Constance McMillen's case in Mississippi has felt a few legal bumps. Her high school banned Constance from bringing her girlfriend to prom and then canceled the prom because of the hubbub surrounding Constance's protest. The ACLU attempted to force the school to hold the prom and permit Constance's attendance with her date. A judge ruled against them.
The judge's ruling found that Constance's rights had been violated, but found that, since there was an alternative open prom organized, the community would be too confused by any further changes and the status quo could stand. The judge expressly stated that one foundation for his ruling was the fact that Constance was invited to the alternative prom.

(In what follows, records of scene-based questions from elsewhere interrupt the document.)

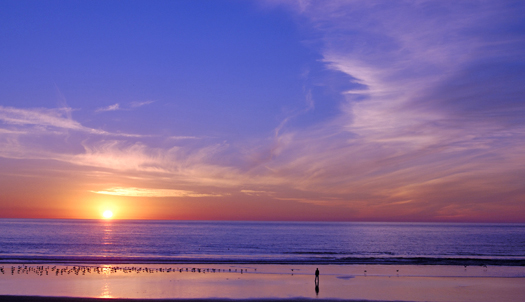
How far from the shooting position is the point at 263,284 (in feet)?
108

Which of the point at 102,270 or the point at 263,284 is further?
the point at 102,270

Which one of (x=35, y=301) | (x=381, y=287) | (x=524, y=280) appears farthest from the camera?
(x=524, y=280)

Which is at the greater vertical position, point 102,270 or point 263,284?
point 102,270

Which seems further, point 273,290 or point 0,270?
point 0,270

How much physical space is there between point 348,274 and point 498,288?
521 inches

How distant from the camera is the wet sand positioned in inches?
1099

Well, today we learn that Constance, in cruel high school form, was directed to a country club on prom night along with two other members of her class (both of whom have learning disabilities) while the rest of the school partied it up in a private prom-like party. The actions of the people organizing the prom were cruel and disgusting, but not illegal since the supervision and accountability acquired from a school-sponsored prom were absent from this celebration.
We have the judge to thank for this event. I stated then, and will state again that he got it wrong when it came to this injunction decision. It was a cop out and a failure of the justice system and I, for one, am appalled at the fallout from his faulty legal reasoning.
I am appalled, but not surprised. This is why we need good judges willing to make hard decisions: because without their protection, the tyranny of the majority will always win out.